Source:
━━━

# 1 Tim. 2:6



## cih1355 (Jul 10, 2005)

1 Timothy 2:6 says, "who gave Himself as a ransom for all, the testimony given at the proper time.". Does this verse mean that Christ gave Himself as a ransom for all of the elect or does it mean that Christ's atonement is sufficient to cover the sins of everyone?


----------



## Solo Christo (Jul 10, 2005)

Jew and Gentile.


----------



## Contra_Mundum (Jul 10, 2005)

Elect-of-every-race/identification

The Bible gives us no warrant to speak of hypothetical universalism (a universally sufficient atonement--but not universally efficient). This is a speculative doctrine, fraught with problems.

Reading the context:
Paul is speaking (v.1) about all kinds of men. Pray without exceptions (this would be wrong: "that guy/race/occupation I just thought of, I'm not praying for him/them!"). V.4 then speaks of "all men," which in the context surely cannot mean _every individual man,_ but rather a general will that mankind generally, all manners of men, might be saved (thus justifying an indiscriminate gospel call). Finally v.6 indicates that Jesus was given as a ransom for "all"--yes, wider than just Jews, Gentiles too; but I think that Paul is not thinking of "mankind without traditional distinctions" here, but more precisely of the elect-of-every-race. I think this because 1) the blood of Christ has particular application, not general; and 2) in the next verse he refers to his special calling to the Gentiles; the sending of God and the calling of God are each quite particular. We are sent to gather in the elect, we just don't know who they are.


----------



## WrittenFromUtopia (Jul 10, 2005)

If you apply a universalistic hermeneutic to 'all' in the NT, then you have some weird things to explain elsewhere where 'all' is used.

━━━

Data drawn from a collection:

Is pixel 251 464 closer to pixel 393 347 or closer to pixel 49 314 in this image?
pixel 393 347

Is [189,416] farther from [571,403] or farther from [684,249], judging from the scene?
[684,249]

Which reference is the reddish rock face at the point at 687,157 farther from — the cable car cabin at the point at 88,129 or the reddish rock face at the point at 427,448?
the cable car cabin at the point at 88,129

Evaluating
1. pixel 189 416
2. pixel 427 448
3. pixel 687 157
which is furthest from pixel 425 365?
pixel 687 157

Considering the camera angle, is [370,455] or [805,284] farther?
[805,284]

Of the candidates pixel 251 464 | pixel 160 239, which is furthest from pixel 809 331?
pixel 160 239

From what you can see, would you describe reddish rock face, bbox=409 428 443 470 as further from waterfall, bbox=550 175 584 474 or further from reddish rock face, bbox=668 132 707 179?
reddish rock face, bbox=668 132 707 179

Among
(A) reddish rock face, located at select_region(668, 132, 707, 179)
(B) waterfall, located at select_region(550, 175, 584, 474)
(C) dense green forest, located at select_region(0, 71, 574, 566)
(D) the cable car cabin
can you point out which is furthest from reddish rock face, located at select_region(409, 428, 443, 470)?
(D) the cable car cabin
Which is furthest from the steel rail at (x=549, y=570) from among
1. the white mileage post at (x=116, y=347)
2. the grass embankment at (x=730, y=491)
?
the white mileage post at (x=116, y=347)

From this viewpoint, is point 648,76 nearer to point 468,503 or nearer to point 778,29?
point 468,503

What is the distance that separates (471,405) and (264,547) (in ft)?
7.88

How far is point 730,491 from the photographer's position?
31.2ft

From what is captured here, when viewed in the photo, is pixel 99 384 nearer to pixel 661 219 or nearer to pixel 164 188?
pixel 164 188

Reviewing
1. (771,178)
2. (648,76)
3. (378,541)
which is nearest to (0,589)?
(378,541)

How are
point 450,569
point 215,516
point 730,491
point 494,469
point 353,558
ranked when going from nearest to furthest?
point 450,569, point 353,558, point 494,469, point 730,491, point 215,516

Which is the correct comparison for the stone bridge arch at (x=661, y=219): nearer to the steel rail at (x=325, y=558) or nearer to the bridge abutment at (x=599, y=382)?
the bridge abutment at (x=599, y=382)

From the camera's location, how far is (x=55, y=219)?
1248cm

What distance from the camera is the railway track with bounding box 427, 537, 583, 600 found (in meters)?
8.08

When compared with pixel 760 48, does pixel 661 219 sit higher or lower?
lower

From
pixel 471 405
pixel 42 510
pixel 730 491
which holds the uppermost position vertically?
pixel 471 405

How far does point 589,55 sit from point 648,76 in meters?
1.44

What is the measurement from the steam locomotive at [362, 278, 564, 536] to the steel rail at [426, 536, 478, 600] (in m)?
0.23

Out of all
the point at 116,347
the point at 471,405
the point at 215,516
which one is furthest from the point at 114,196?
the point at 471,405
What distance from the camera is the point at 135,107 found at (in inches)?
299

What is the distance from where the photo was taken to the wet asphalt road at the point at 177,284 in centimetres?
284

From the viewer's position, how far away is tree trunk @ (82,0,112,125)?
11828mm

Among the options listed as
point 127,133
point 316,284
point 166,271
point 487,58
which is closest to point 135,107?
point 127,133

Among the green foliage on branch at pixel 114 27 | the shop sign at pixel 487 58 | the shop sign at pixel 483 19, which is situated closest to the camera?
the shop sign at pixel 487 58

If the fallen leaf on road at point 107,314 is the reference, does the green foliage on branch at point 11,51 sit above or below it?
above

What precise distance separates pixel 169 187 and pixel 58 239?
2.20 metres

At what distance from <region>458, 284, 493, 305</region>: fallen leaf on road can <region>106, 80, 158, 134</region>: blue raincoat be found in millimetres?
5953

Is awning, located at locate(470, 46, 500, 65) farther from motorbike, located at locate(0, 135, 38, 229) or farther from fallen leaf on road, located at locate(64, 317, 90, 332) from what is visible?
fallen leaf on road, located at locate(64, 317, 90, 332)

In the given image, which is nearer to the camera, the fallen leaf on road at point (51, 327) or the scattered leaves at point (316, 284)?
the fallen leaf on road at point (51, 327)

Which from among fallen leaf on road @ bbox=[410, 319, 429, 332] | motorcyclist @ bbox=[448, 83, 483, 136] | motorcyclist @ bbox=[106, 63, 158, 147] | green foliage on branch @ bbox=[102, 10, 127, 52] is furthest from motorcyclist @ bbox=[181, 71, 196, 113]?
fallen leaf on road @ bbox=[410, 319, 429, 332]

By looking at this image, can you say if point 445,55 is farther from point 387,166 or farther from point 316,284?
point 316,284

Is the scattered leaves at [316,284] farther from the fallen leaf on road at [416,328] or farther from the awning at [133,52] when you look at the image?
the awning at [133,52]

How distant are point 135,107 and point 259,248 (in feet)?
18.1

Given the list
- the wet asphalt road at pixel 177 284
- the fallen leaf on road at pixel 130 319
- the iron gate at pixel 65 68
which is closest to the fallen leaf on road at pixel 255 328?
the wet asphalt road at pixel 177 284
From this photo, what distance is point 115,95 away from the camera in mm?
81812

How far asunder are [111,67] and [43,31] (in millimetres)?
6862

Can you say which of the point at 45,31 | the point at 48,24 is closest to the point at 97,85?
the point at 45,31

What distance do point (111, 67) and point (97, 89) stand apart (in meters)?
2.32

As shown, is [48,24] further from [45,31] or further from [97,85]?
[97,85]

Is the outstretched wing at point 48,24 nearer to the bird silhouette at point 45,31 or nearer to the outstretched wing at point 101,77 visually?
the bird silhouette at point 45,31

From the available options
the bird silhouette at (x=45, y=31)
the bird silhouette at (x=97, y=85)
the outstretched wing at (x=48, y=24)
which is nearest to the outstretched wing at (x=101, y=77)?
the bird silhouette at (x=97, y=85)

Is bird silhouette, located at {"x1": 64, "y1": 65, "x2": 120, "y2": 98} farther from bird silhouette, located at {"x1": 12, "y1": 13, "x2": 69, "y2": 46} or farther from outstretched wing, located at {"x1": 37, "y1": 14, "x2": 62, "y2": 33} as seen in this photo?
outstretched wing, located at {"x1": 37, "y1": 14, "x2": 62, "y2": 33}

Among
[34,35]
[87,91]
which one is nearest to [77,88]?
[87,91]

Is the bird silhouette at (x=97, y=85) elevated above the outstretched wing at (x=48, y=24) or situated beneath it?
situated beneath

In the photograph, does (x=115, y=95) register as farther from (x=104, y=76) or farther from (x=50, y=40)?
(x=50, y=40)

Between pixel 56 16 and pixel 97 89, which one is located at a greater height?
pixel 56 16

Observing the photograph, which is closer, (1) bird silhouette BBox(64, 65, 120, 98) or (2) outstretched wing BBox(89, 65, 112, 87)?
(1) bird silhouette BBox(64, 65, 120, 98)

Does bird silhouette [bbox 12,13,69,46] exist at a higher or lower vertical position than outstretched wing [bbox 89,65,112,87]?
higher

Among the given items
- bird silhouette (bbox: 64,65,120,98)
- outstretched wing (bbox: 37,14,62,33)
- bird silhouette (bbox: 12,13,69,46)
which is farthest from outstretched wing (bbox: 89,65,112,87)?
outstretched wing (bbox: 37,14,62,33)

━━━

Work to complete:
(1) In the 1 Timothy 2:6 thread, which doctrine does Contra_Mundum say the Bible gives no warrant to speak of?
(2) List every username that posted in the 1 Timothy 2:6 thread.
(3) Reproduce the passage of the 1 Timothy 2:6 thread between "# 1 Tim. 2:6" and "Christo (Jul 10, 2005)", inclusive.

Responses to the tasks:
(1) Hypothetical universalism.

(2) cih1355, Solo Christo, Contra_Mundum, WrittenFromUtopia

(3)
# 1 Tim. 2:6



## cih1355 (Jul 10, 2005)

1 Timothy 2:6 says, "who gave Himself as a ransom for all, the testimony given at the proper time.". Does this verse mean that Christ gave Himself as a ransom for all of the elect or does it mean that Christ's atonement is sufficient to cover the sins of everyone?


----------



## Solo Christo (Jul 10, 2005)